Obs: Antes de mais nada, é importante deixar claro que, dada a natureza de Pessoas-Pássaro, qualquer crítica que se preze terá que abordar determinado aspecto do filme que pode ser considerado spoiler. Porém, tomei o cuidado de tratar a questão da maneira mais discreta possível. De qualquer forma, ao puristas, fica o aviso.

Não se pode dizer que o novo filme de Pascale Ferran não é original, diferente mesmo, quase que dois pedaços de duas obras diferentes que, magicamente, ao serem reunidos, formam um conjunto surpreendentemente coeso. O que atrapalha o resultado final é que Ferran não sabe quando parar e oferece muito do mesmo, ao ponto de se repetir. Mas eu chegarei ao ponto negativo em seu devido tempo.

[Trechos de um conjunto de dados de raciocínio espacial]
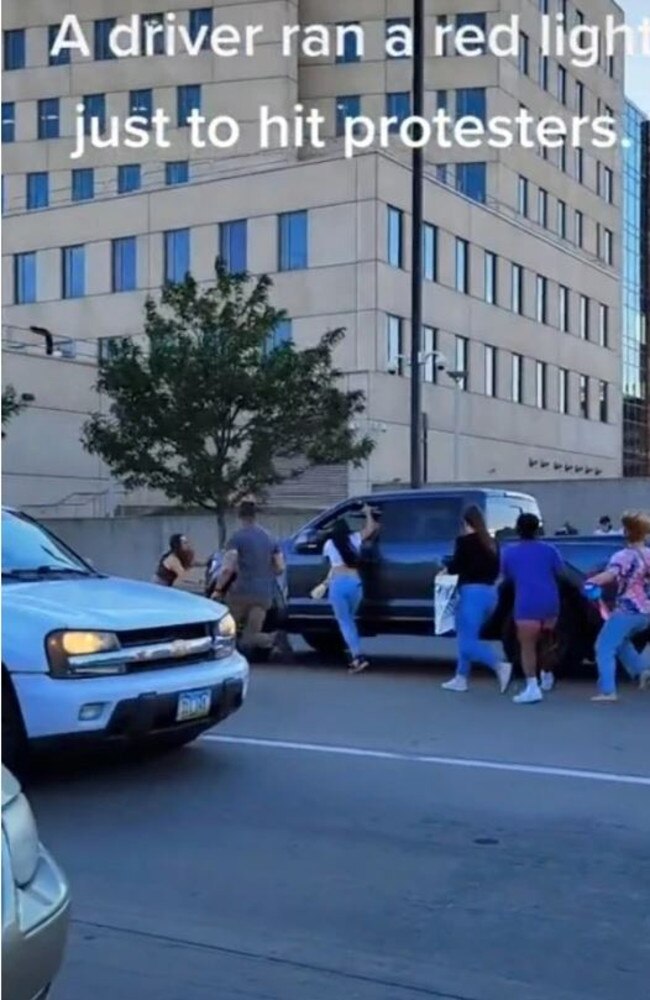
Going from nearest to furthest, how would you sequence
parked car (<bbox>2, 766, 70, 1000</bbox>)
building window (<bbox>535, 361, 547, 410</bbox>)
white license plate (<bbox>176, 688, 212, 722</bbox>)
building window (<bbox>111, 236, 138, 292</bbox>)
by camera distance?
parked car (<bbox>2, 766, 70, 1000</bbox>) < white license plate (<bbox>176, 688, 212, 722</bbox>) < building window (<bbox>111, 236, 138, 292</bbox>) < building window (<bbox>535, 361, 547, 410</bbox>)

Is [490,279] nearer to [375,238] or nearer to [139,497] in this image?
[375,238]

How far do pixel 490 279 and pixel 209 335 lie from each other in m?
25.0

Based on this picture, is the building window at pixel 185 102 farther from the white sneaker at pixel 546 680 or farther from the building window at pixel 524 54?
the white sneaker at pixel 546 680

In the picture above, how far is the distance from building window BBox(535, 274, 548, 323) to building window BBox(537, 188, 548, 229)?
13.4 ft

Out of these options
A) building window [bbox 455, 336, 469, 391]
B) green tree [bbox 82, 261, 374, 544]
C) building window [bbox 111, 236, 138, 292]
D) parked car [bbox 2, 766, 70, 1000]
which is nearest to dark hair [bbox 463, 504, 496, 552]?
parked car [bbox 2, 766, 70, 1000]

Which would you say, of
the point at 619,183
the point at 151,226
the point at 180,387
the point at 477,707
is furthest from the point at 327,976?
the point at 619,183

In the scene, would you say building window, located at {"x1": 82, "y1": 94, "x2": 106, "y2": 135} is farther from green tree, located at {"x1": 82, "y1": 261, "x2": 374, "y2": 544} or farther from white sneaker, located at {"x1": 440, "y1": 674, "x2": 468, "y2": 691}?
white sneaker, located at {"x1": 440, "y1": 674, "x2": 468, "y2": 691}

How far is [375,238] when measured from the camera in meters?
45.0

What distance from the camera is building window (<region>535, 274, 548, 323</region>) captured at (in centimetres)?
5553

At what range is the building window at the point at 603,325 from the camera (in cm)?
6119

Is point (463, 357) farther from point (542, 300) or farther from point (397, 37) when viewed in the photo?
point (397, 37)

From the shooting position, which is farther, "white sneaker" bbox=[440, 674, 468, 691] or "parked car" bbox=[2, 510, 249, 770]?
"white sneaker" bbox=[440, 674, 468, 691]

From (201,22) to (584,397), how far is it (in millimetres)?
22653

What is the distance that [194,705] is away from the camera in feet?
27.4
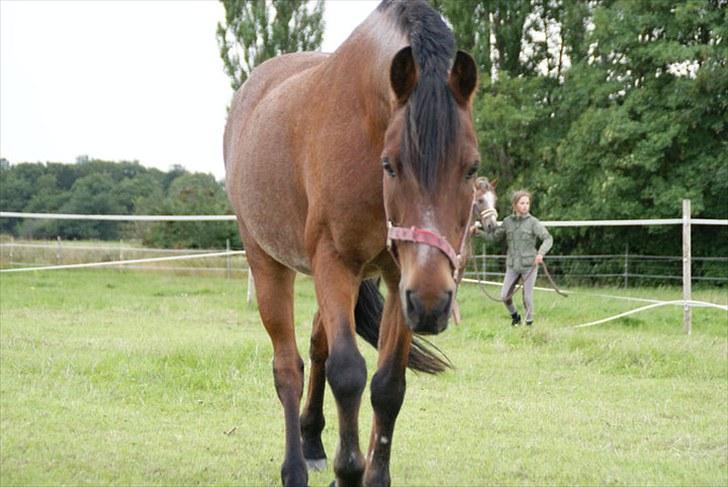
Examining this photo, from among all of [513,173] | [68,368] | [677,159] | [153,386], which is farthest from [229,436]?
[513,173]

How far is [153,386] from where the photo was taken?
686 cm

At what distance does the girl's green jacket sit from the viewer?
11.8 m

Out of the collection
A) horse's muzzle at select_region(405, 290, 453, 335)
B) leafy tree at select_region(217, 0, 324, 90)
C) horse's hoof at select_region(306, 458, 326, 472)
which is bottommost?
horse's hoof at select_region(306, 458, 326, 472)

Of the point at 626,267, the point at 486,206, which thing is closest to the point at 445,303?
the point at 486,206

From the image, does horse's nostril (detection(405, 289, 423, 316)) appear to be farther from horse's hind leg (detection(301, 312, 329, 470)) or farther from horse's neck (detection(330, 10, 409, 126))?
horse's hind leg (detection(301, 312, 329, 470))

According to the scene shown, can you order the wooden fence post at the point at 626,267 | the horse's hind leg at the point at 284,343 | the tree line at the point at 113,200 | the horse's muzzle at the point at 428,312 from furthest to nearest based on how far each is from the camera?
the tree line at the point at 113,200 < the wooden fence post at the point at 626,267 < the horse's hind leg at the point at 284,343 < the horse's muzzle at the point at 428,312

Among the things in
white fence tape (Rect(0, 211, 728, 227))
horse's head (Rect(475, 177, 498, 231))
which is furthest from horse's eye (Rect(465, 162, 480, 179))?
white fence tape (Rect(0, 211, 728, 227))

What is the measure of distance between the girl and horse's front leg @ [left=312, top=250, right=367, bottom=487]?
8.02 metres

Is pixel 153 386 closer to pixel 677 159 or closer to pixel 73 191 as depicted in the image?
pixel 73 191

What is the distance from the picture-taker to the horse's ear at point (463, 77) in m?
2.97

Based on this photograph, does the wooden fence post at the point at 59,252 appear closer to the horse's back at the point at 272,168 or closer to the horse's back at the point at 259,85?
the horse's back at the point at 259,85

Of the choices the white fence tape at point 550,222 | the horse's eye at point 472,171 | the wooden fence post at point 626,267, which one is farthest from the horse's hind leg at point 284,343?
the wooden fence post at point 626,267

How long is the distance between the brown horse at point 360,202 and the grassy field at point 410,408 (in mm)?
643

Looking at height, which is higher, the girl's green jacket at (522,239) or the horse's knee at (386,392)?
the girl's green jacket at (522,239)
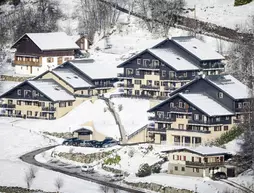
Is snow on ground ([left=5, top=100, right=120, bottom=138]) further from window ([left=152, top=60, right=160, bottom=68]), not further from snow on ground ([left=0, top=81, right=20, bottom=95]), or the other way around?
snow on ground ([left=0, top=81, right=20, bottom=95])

# Objetivo do exercício
Dê sequência à crítica do filme Pessoas-Pássaro, começando logo depois da última frase do texto.

# Resultado do exercício
Começando a projeção com uma câmera intrusiva em um trem em direção ao aeroporto Charles de Gaulle, em Paris, o filme nos coloca na mente das mais diferentes pessoas, permitindo-nos ouvir seus pensamentos, reclamações e comentários. Por um momento, parece que estamos testemunhando o começo de um filme que trabalhará uma pluralidade de pessoas em histórias simultâneas, até que, finalmente, paramos em Audrey (Anaïs Demoustier) a caminho de seu trabalho em um hotel perto do aeroporto. Nós, então, a acompanhamos no começo de seu expediente e aprendemos um pouco de seu dia-a-dia. Abruptamente, somos então levados ao americano Gary Newman (Josh Charles), engenheiro do Vale do Silício que acabou de chegar em Paris para uma reunião e para pegar um voo no dia seguinte para Dubai. Passamos a acompanhá-lo em todo esse processo até voltar ao hotel quando, aí sim, o filme verdadeiramente começa, anunciando seu nome em um inter-título.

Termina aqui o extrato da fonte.